PROLOGUE
Matteo
The second she walks in, I feel it. It’s not just the way the air shifts, like a storm’s about to break, but something deeper. Familiar. Like a song I used to know, now warped by time and distance.
She’s a silhouette in the doorway of my office at the Velvet Vault, framed by the neon-blue light leaking in from the hallway. Tight black dress. Long, bare legs. Blonde hair pulled back in a high ponytail and a mask that covers the majority of her face. It’s lace and silk, sleek, elegant, and dangerous.
None of this is unusual for The Velvet Vault, the decadent, lush nightclub my cousin Alessandro owns. We get masked women all the time. But none of them ever made my pulse stutter like this.
“The private event is upstairs, sweetheart,” I mutter, kicking my feet off the desk. Then I stand slowly, smoothing down the sleeves of my dark button-up. “Unless you’re here for a private dance. In which case…” I flash her a grin. “You’re about to make my night.”
She doesn’t smile. Doesn’t move. Just levels a gun at my chest.
Well, shit.
My mind races through all the possible reasons why this woman could want me dead. As the son of Nico Rossi, head of the Gemini empire and one of the most powerful crime syndicates in Manhattan, the possibilities are endless. The most recent and notable is the debacle with La Spada Nera, when Alessandro went on a rampage putting a hit on half their men after he thought they were responsible for an attempt on his wife’s life. Which proved to be wrong.
Then there’s the likelihood I just fucked the girl and never called her back… Nothing worse than a woman scorned.
I lift my hands palm up, not out of fear, but because I want to keep her calm. She’s trembling, but barely. The last thing I need is a trigger-happy assassin with good aim.
“Careful,bella,” I murmur. “Those things tend to go off when you’re emotional.”
A rueful chuckle squeezes past her pouty lips. “You don’t remember me, do you?” Her voice is like gravel and honey. Soft, rough, and angry. With the faintest Irish lilt.
And fuck me, it lights something inside my chest I haven’t felt in years.
“Should I?” I’m still staring at the barrel of the gun instead of her face. It’s easier that way. Safer.
“You should.” She pauses for an endless moment. “You killed my fiancé.”
That gets my attention.
My eyes snap to hers, the only part of her face I can really see beneath that mask. Blue. Sapphire. Haunted.
And damned familiar, though for the life of me I can’t place them.
“Lots of men have died at my hands,” I say, voice flat now. “You’re gonna have to be more specific.”
Her jaw tightens. “He was Conall Quinlan’s lieutenant.”
Fuck.
Another beat.
My thoughts swirl back in time, the scent of gunpowder filling my nostrils. Three months ago in Belfast. The asshole that captured Ale’s wife, Rory.
A wall of heat punches through the air, knocking some of the front-row guests at Conall Quinlan’s estate off their feet. The ground bucks under me like a living thing. My ears ring, and smoke coils across the perfectly manicured lawn as we storm the compound.
The explosion tears through the east wing of the house, a wall of fire and smoke billowing into the sky then tearing toward the gardens. Screams erupt. Chaos. Gunshots crack all around me.
We weave around the terrified guests, Alessandro leading the charge like a man possessed. We’re all clad in black tactical gear, armed to the teeth. The notorious Valentino and Rossi cousin crew, the Gemini forces, along with some help from the Ferraras. No one steals the woman my cousin loves and survives. And Ale is like a brother to me so here I am right beside him, along with Alessia, his twin, Serena and her fiancé, Antonio, and Isabella and her boyfriend-slash-bodyguard, Raf.

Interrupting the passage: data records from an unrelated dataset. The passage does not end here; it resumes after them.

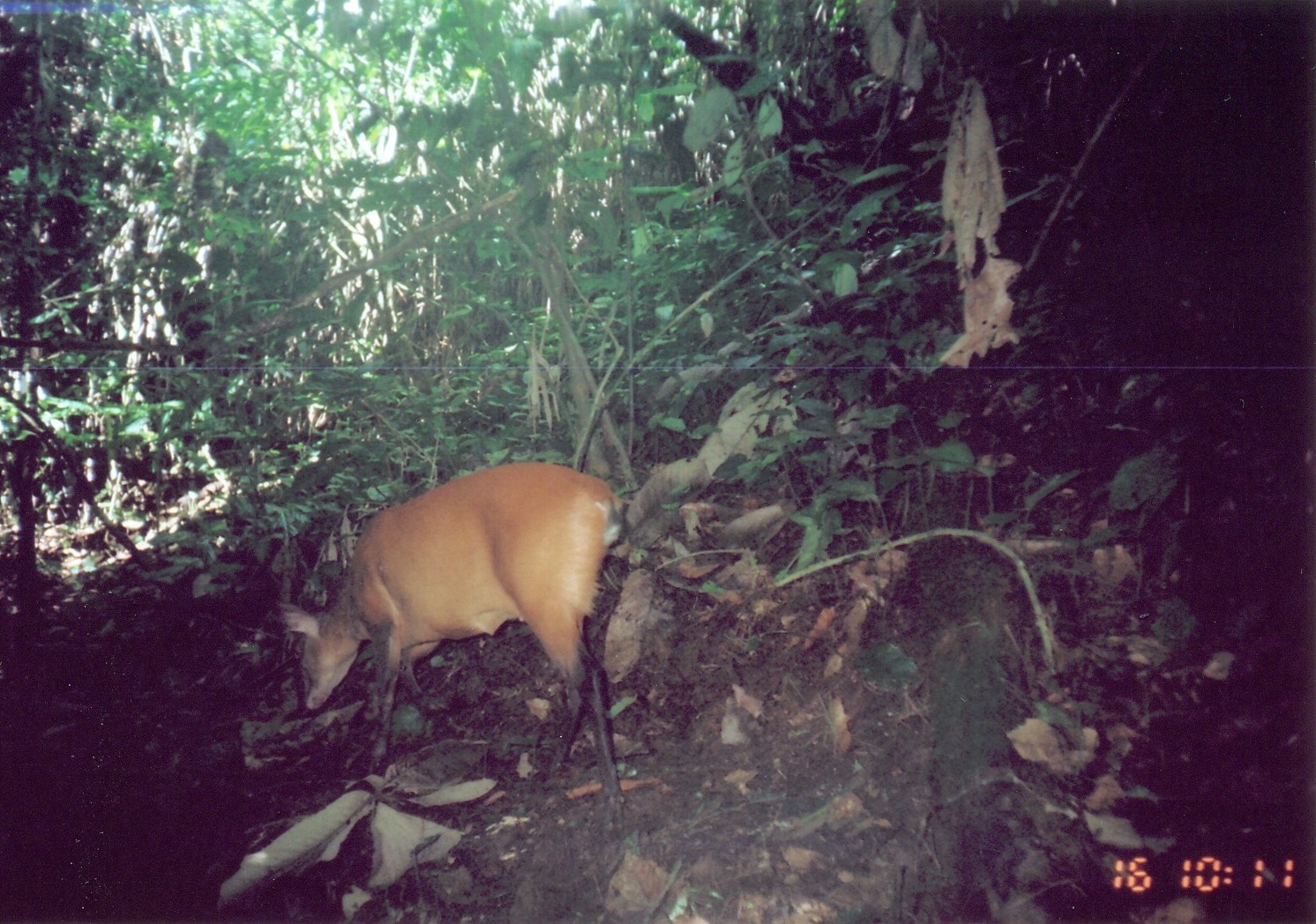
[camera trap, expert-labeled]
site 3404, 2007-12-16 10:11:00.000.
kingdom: Animalia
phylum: Chordata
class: Mammalia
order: Artiodactyla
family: Bovidae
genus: Cephalophus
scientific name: Cephalophus harveyi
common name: harvey's duiker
Cephalophus harveyi (harvey's duiker), count 1.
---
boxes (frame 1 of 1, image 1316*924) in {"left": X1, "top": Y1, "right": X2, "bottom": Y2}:
cephalophus harveyi: {"left": 272, "top": 460, "right": 633, "bottom": 817}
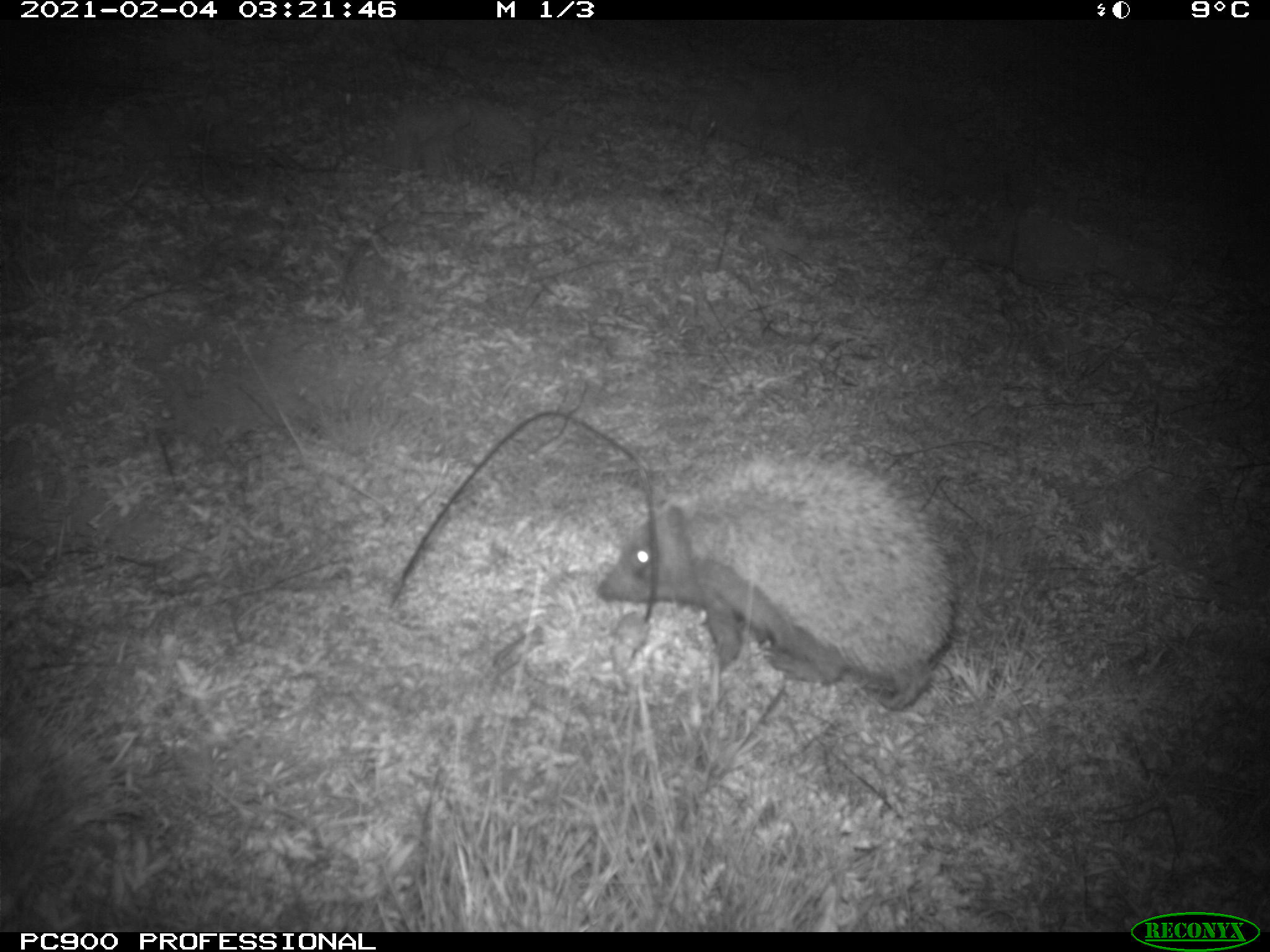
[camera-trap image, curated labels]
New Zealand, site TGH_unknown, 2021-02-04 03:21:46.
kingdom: Animalia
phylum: Chordata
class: Mammalia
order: Eulipotyphla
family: Erinaceidae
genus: Erinaceus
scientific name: Erinaceus europaeus europaeus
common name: european hedgehog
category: hedgehog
Hedgehog (european hedgehog) (Erinaceus europaeus europaeus).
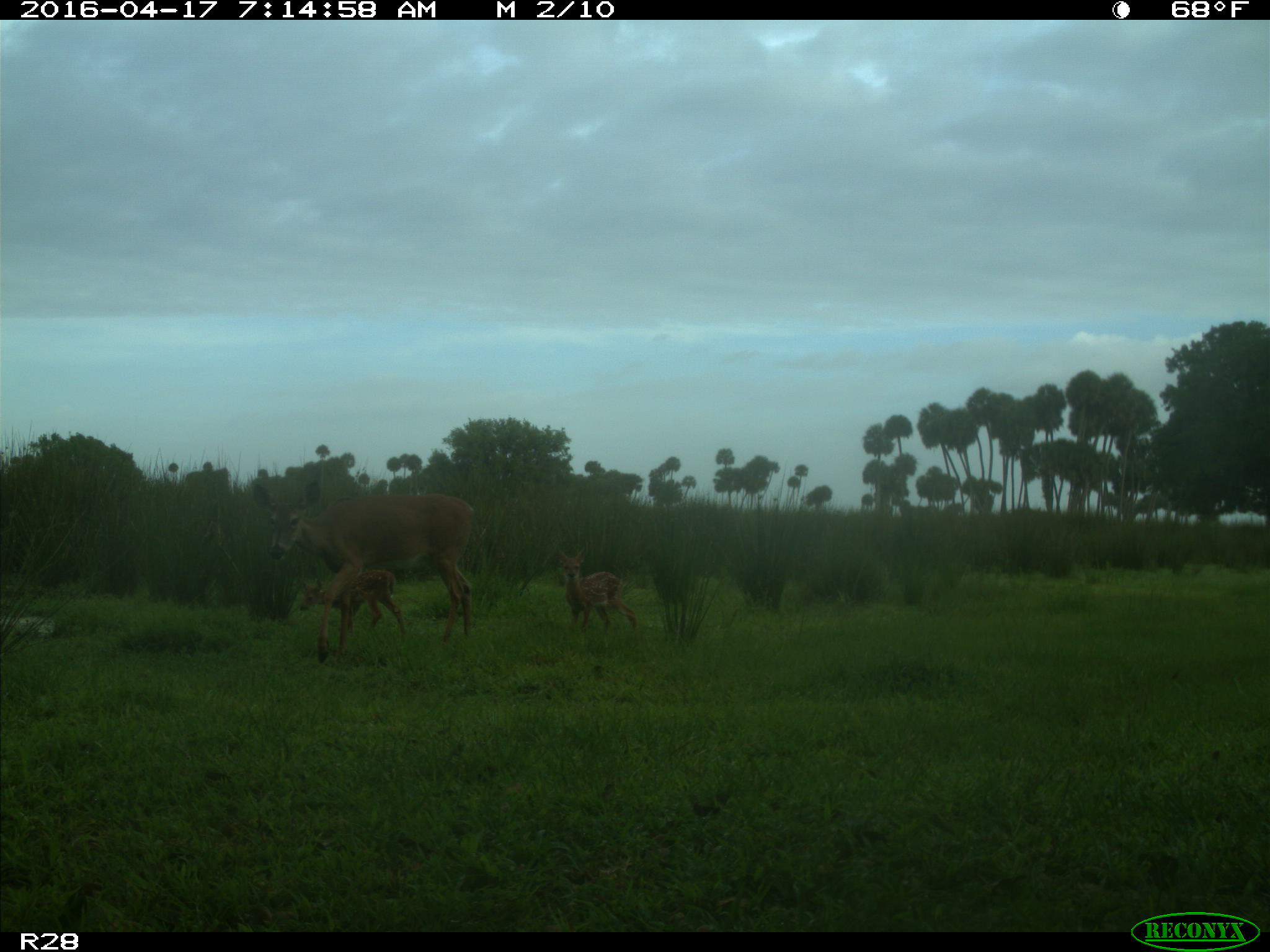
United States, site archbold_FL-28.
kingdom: Animalia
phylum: Chordata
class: Mammalia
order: Artiodactyla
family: Cervidae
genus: Odocoileus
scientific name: Odocoileus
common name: deer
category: unidentified deer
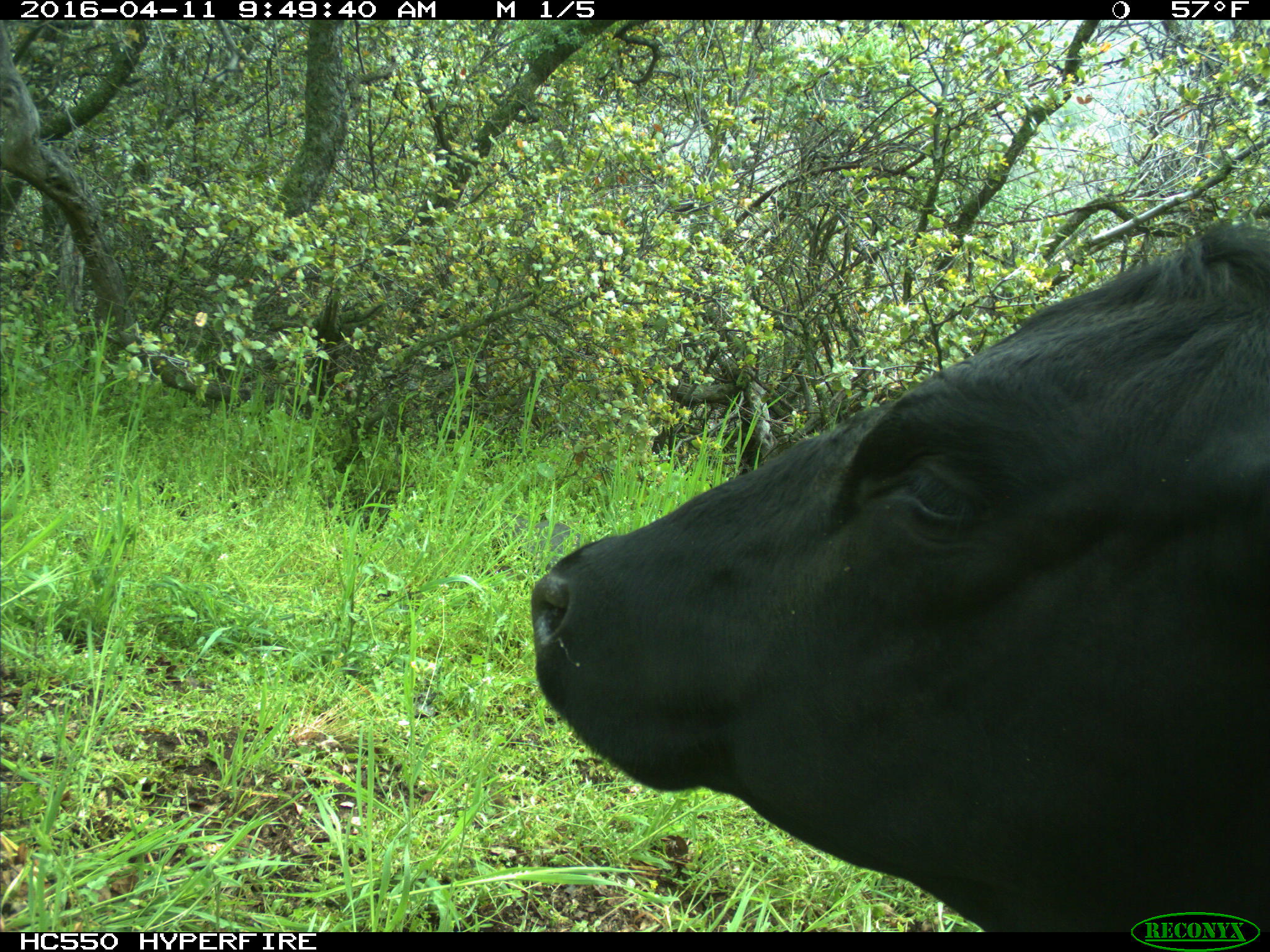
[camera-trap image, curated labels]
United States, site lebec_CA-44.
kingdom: Animalia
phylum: Chordata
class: Mammalia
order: Artiodactyla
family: Bovidae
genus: Bos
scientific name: Bos taurus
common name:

Screams pierce the winter air like broken glass, jagged and slicing through the silence. The gathered crowd erupts into anarchy as chairs are overturned, skirts are tangled, and Quinlan men yell as they reach for weapons. Fucking Irish mob. Smoke chokes the garden, thick and fast, curling like a ghost around the altar.
The altar where Conall Quinlan was trying to force Ale’s girl to marry him. I can barely make out thebastardo,the so-called Butcher of Belfast,with Rory only a few yards away. Ale’s dark gaze latches onto them as Conall shoves Rory behind him, barking orders to his men as if he’s still in control.
I barely contain the smirk from parting my lips. There will be nothing left of the Quinlans once we get done with them.